La CFE-CGC réaffirme clairement son rôle d’organisation de l’encadrement. Elle se bat pour une juste rémunération des efforts et des responsabilités, défend la qualité de vie au travail et s’engage en faveur du développement durable et de l’Europe.

Elle se veut donc plus visible en valorisant mieux ses actions, mutualisant ses moyens et modernisant ses outils de communication ; plus représentative en renforçant l’opérationnalité de ses structures territoriales, en favorisant le développement et en étant plus à l’image de ceux et celles qu’elle représente ; enfin, plus inventive en prenant en compte les enjeux d’une société confrontée à l’impact du numérique, en réfléchissant à la « société de demain » notamment au travers d’un think-tank pour acquérir « une autorité politique et intellectuelle » et en créant de nouveaux services aux adhérents tel qu’un conseil en parcours professionnel.

Ce sont, toutefois, les déclarations de son président dans le discours final et dans la presse qui marqueront ce congrès. Le nouveau Président a pris ses distances avec la qualification de réformiste de la CFE-CGC qui ne serait qu’une « instrumentalisation du gouvernement ». Les gouvernements successifs n’auraient choisi pour faire face à la crise que le « nivellement par le bas ». Qualifiant la loi El Khomri de « magasin des antiquités du néo-libéralisme », il s’est déclaré en opposition à ce texte notamment sur la prédominance du dialogue social dans l’entreprise « au plus près de la fragilité des acteurs dans le rapport de force ». Toutefois, il refuse de rentrer dans le mouvement social actuel « parce qu’il existe encore une possibilité pour le gouvernement d’accéder à un peu de sagesse et de raison » en remettant l’affaire à la négociation des partenaires sociaux.

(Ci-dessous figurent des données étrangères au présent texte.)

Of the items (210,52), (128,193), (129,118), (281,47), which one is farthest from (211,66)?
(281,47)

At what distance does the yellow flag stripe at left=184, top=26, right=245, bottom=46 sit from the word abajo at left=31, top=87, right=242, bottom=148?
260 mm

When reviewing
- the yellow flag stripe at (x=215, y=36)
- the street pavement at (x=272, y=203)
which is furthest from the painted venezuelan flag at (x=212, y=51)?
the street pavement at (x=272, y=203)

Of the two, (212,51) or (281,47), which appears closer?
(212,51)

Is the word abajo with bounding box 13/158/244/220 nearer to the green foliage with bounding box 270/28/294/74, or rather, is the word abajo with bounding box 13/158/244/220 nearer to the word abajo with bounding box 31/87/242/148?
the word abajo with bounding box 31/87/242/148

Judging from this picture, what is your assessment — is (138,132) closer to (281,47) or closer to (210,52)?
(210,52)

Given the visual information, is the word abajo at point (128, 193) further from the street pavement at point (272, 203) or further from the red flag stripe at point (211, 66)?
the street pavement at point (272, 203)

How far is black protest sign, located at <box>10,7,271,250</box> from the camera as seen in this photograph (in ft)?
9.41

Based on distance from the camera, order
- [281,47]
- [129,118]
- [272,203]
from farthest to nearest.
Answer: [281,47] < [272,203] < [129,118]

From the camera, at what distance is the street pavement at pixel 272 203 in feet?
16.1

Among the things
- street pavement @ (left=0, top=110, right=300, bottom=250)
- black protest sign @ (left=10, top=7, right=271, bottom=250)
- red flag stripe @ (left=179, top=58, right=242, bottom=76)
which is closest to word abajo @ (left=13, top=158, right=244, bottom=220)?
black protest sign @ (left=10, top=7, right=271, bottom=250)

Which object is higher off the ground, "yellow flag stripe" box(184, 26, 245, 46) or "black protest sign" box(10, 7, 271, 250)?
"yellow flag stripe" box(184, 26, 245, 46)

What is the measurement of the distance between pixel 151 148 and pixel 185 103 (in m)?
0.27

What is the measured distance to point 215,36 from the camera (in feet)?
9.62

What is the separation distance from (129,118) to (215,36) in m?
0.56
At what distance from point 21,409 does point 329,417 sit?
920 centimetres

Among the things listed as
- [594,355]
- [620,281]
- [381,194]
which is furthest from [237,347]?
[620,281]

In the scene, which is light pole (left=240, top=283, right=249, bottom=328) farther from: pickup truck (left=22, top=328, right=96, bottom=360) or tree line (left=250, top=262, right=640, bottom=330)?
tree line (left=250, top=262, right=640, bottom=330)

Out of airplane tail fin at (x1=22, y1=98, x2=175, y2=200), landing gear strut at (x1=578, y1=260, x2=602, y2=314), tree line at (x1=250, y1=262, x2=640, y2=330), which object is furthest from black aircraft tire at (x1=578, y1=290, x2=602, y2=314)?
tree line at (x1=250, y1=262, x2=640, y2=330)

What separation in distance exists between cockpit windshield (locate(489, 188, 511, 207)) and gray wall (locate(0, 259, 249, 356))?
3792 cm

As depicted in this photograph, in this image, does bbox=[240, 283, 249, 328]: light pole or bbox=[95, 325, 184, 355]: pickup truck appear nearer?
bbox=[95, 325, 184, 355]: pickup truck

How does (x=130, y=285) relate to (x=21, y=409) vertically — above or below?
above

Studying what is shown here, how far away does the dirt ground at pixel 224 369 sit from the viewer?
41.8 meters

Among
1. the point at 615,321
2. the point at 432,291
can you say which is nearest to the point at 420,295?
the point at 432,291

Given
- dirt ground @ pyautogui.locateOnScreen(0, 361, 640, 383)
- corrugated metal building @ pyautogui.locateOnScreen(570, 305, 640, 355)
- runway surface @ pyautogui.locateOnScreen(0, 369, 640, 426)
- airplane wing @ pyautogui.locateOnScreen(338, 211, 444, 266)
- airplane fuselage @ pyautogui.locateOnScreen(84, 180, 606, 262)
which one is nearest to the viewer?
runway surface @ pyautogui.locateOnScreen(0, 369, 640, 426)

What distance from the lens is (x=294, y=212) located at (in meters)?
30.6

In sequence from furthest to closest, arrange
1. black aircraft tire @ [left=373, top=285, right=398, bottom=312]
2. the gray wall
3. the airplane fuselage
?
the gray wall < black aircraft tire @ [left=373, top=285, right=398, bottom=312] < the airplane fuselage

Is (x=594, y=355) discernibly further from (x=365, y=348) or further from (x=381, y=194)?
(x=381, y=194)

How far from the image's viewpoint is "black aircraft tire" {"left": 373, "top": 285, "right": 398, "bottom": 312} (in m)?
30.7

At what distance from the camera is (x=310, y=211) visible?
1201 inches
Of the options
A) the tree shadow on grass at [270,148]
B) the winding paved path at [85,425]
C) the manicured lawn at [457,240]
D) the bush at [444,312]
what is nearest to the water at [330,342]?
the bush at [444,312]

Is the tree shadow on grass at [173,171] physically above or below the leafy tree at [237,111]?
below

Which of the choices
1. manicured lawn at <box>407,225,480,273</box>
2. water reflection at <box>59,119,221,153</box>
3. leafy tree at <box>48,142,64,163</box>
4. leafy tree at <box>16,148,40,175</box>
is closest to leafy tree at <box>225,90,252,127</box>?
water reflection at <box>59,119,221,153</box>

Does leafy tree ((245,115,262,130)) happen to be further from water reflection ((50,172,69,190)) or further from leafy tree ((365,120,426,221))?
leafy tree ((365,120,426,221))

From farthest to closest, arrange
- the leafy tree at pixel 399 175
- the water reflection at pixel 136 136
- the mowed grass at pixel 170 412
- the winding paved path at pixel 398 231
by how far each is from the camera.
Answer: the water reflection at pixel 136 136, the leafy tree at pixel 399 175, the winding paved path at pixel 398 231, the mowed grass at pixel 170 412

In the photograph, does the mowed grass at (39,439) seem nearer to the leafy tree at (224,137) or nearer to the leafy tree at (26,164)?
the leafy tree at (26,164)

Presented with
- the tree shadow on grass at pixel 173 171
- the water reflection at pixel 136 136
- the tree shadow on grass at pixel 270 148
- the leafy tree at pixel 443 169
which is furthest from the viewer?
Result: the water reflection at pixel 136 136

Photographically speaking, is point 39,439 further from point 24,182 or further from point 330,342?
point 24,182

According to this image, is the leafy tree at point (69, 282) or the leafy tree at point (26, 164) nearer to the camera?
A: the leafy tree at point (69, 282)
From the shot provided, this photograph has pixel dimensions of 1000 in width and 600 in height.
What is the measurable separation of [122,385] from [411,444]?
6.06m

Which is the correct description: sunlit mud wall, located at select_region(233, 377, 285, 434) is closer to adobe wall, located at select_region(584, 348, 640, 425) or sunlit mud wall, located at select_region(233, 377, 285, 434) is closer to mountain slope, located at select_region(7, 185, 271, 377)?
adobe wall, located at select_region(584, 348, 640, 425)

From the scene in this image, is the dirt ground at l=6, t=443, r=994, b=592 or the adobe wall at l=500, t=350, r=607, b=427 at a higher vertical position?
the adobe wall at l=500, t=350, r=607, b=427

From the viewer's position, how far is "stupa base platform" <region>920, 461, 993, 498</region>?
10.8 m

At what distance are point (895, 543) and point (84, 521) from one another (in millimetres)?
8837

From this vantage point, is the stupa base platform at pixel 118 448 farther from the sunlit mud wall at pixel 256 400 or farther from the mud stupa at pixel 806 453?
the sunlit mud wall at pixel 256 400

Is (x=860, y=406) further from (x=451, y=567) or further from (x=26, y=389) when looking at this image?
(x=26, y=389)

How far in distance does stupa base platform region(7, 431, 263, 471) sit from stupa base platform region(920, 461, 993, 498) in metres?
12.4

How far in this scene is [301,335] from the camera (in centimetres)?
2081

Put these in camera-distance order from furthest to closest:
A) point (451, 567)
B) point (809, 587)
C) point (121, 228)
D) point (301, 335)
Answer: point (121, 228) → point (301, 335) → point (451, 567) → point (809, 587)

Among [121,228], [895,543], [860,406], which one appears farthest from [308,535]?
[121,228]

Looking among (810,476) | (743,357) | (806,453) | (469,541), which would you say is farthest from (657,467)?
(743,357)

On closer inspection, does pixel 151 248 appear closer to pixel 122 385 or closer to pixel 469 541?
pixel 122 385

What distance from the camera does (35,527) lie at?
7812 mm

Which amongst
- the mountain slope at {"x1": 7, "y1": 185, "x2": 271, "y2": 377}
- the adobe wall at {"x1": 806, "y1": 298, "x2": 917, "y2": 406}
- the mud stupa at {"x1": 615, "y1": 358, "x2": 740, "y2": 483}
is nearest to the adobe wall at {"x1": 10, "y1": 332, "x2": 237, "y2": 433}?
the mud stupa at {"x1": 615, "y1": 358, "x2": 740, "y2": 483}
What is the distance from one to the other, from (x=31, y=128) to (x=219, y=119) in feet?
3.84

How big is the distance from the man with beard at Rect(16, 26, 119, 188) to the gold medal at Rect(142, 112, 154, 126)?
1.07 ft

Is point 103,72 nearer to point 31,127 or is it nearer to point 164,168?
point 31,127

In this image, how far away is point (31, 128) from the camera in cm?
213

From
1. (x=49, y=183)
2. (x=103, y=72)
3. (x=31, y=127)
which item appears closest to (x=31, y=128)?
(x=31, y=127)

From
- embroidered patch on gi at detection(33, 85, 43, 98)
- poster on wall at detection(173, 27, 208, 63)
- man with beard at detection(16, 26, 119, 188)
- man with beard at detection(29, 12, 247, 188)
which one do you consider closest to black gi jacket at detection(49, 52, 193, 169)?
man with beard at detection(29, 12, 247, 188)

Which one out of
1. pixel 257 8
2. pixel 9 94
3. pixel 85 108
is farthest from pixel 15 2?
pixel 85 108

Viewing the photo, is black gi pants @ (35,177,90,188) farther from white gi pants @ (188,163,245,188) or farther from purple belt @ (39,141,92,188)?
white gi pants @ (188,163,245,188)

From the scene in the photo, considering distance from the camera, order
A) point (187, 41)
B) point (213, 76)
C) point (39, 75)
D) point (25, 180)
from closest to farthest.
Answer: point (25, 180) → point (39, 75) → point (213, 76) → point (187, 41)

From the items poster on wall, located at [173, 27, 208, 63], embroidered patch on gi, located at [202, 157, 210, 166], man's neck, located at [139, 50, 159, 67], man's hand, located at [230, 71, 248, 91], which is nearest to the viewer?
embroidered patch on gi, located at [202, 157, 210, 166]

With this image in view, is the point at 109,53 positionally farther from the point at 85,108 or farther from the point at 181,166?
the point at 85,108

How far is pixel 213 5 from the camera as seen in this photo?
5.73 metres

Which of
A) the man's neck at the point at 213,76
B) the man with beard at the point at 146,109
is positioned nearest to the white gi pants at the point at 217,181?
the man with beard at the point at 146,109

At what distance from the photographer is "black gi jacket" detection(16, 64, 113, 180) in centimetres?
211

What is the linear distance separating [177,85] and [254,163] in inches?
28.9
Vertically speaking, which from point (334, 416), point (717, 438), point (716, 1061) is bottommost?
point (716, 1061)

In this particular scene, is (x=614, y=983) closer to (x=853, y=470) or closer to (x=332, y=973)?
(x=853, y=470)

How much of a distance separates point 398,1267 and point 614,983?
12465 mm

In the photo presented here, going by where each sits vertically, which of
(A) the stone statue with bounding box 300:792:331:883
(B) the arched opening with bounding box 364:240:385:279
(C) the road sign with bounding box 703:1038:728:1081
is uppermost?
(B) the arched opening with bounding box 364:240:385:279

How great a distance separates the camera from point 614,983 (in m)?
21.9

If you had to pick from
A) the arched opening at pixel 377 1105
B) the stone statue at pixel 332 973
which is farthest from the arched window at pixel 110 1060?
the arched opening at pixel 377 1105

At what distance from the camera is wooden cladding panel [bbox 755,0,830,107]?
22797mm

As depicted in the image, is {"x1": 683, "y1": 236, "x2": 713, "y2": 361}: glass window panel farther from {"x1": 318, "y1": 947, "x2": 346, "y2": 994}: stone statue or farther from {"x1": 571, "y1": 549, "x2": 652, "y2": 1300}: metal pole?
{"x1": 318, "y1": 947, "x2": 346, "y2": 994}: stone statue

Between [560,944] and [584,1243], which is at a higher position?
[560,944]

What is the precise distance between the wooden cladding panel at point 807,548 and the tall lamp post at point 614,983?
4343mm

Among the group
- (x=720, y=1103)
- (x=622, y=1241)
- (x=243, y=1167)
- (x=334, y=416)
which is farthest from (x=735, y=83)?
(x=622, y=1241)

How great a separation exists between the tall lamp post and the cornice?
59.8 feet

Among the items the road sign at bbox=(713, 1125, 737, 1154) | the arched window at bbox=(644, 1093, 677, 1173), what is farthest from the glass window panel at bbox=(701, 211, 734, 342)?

Ce positionnement de l’organisation, outre le fait qu’il n’a pas vraiment donné lieu à débat ni avant ni pendant le congrès, a été diversement apprécié parmi les participants.

En confirmant sa posture traditionnelle de défense catégorielle de l’encadrement et en tentant de se démarquer encore un peu plus de la CFDT réformiste, la CFE-CGC semble faire un pari risqué pour tenter de reconquérir une audience prédominante chez les cadres. Y parviendra-t-elle ? Ne risque-t-elle pas d’affaiblir le camp réformiste sans en tirer pour elle-même les bénéfices escomptés du fait de son probable isolement ?


Sources

  • Rapports d’activité et programme de la CFE-CGC au Congrès de Lyon, Articles du Monde et de l’Humanité.

Notes :

[1Note sur la représentativité
En 2013, dans l’encadrement, la CFDT avait obtenu 26.84 % des voix, la CGT 20,98 % et la CFE-CGC 18,14f.